BCD’s Connolley highlighted employee tracking to remote work opportunities for varying stints, saying it's become even more important after COVID.
And Rogers agreed technology has played a pivotal role in crisis management’s evolution.
“The use of data analytics and predictive modeling has become essential," he said. “Moreover, modern communication platforms have facilitated rapid and efficient communication during crises.”
And new standards have played a hand in crisis management’s evolution too. Both Connolley and Sangiovese pointed to ISO 31030, published in 2021 by International Organization for Standardization, which is meant to provide a framework for keeping travelers safe, managing risks, maintaining security and more.
It reflects “a more holistic approach to duty of care and risk management in today's volatile world,” said Sangiovese.
Crisis management practices will continue to evolve
“Crisis management will continue to evolve as companies improve their duty of care for their employees,” Sultan predicted.
Shaping those changes will be technology, Connolley said. “Crisis management will likely evolve with the adoption and development of AI and machine learning,” she said.
Sangiovese, too, said she expects a widespread adoption of AI and automation, particularly in the realms of risk detection, communication and documentation management.
On the corporate level, she anticipates a “holistic approach” that includes not just addressing immediate threats but seeking to understand causes and long-term impacts while looking to bolster resilience and preparedness.
What duty of care entails is already shifting, Connolley said. “I believe we are already seeing the aperture of duty of care expand to recognize the importance of mental health and wellness, particularly during and following a crisis.”
How AI can bolster efforts
Travel companies have been leveraging artificial intelligence to smooth processes in many circumstances. Crisis management is no different.
AI “isn’t just buzz,” said Riskline’s Sangiovese.
“It's having a real impact on technology solutions in travel risk and crisis management, and if there are suppliers who aren't already looking into adopting elements of how it can work for them - they should be,” Sangiovese said.

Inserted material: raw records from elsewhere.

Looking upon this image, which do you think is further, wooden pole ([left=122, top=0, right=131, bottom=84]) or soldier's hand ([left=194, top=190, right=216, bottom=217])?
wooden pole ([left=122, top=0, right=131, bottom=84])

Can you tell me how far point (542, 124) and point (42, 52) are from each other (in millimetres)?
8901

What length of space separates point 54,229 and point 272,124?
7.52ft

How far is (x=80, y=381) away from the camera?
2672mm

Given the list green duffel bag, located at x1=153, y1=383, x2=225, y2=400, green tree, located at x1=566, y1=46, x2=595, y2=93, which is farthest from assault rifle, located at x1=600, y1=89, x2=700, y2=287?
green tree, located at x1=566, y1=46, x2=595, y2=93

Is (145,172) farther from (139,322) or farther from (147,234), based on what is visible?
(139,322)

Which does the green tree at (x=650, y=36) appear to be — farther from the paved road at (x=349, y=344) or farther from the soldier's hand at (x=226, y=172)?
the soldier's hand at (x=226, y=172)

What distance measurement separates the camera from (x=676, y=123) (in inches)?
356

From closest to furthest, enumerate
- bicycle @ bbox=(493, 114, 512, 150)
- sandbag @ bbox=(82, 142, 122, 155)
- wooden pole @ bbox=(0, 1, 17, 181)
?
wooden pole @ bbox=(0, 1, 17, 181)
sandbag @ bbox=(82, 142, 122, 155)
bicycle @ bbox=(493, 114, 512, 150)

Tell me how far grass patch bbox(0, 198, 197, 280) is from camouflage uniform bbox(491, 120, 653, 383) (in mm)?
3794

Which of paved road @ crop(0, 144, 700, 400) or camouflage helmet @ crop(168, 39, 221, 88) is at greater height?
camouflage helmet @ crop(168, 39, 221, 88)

AI's impact during a crisis can be far-reaching, she added. AI can help synthesize and analyze vast amounts of data to turn up predictive patterns that can be used in simulating crisis scenarios. She added the technology can also help plan emergency responses and the guidance issued to to travelers.
Sultan agreed. “As generative AI becomes more embedded in travel solutions and adopted by customers, travelers and travel managers will be able to respond more quickly in emergencies with automated information.”
And there are some tangible examples, too, in the wake of Friday’s IT outage.
Hopper, for instance, shared Tuesday it saw a surge in demand for its Disruption Assistance product after Friday’s IT meltdown. The AI-driven rebooking tool provided something of a fallback solution for travelers dealing with the consequences of CrowdStrike’s mishap - without airline intervention.
And some startups such as Travelin.AI have incorporated duty of care as a priority in their new, AI-powered global business travel platforms.
Like all technological advancements, some risk is included with the advances.
“The reliance on AI also introduces challenges, such as the risk of algorithmic biases and potential security vulnerabilities, highlighting the need for a balanced approach that incorporates both advanced technology and human oversight,” said Sangiovese.